Business

Weak job market may slow consumer spending

The number of people receiving unemployment benefits has set another record, a development likely to weigh on consumer spending and slow the economy's recovery.

While retail sales rose in May, the increase resulted largely from a spike in gasoline prices and higher auto sales, according to a report from the Commerce Department. Overall, the retail report Thursday showed consumers remain reluctant to spend, economists said.

"The jobs picture continues to be one of the most significant challenges to the economy," said Dean Curnutt, president of Macro Risk Advisors, a financial strategy firm. "It's very difficult to be bullish on consumer spending when you're looking at unemployment rates that are so high."
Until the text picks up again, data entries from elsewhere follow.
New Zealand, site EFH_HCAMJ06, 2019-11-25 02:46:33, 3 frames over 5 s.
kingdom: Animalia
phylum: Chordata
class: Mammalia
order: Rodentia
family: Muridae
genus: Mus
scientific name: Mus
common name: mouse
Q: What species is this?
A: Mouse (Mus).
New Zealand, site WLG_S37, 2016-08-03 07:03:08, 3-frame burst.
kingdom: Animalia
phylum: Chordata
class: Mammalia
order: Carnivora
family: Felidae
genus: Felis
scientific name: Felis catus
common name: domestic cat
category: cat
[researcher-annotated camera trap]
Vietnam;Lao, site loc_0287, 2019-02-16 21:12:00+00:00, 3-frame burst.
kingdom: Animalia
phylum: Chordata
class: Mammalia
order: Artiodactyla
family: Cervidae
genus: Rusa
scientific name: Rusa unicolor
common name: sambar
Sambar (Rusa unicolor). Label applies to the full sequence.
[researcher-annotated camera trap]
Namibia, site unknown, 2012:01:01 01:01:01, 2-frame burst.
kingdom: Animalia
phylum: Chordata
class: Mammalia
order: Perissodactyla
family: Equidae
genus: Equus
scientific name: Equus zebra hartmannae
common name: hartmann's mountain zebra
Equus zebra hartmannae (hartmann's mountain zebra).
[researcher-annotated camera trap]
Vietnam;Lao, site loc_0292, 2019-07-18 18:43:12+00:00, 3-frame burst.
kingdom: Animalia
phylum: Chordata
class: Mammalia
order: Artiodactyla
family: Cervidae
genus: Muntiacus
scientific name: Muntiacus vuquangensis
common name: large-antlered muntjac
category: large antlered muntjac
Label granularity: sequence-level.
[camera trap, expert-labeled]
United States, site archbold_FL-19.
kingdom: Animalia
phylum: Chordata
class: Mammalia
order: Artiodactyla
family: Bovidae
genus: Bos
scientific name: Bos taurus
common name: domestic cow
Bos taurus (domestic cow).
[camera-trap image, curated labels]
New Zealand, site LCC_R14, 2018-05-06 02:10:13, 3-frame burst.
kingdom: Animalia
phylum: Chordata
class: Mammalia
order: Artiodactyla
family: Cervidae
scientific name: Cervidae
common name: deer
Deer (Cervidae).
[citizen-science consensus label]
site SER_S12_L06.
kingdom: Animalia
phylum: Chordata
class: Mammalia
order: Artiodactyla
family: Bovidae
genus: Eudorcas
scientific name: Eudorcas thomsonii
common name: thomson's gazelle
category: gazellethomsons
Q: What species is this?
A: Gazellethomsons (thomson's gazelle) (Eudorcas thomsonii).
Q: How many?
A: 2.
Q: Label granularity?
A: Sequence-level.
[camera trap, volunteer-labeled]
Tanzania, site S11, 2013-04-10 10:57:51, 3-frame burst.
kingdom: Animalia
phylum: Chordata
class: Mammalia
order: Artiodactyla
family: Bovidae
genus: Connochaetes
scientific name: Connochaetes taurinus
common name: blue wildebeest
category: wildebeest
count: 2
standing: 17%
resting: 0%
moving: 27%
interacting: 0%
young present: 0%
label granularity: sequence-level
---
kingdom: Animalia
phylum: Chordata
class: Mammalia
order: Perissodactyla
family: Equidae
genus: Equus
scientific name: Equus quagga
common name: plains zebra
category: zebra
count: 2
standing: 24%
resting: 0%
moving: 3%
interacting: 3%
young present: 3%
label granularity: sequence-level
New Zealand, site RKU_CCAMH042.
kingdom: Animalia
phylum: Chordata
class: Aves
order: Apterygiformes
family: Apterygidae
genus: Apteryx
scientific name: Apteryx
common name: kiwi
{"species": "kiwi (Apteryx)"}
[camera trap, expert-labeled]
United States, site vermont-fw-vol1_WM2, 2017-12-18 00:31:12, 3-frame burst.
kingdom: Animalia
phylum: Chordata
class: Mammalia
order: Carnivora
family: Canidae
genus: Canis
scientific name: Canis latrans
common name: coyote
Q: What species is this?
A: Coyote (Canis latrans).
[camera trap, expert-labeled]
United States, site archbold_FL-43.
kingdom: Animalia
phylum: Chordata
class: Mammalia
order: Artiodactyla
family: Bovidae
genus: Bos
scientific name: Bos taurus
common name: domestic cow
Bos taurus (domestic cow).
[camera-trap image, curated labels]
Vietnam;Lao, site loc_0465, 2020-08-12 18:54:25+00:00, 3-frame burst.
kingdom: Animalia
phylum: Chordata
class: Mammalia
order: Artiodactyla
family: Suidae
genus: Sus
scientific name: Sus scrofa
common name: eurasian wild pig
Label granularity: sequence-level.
The number of people continuing to claim benefits exceeded 6.8 million in the week ending May 30, the Labor Department said Thursday. That was the 19th straight weekly record, after a drop last week was revised to an increase.

And that doesn't include about 2.4 million people receiving benefits through federal and state extended programs, which can add up to 53 weeks to the 26 weeks provided by most states. That means about 8.5 million people received unemployment insurance in the week ending May 23, the latest data available, triple the total of a year ago.

The unemployment rate jumped to 9.4 percent in May, a 25-year high, as employers cut 345,000 jobs. Some economists project the rate could near 11 percent by the middle of next year.

More encouraging was a drop in initial jobless claims to a seasonally-adjusted 601,000 last week, which was below analysts' expectations and the lowest level since January.

New jobless claims are a measure of the pace of layoffs and are seen as a timely, if volatile, indicator of the economy's health. The huge increase in the unemployment benefit rolls is a sign that even as layoffs slow, companies remain reluctant to hire.

The weak job market, along with dwindling home values and falling stock portfolios, likely will restrain consumer spending for months, economists said.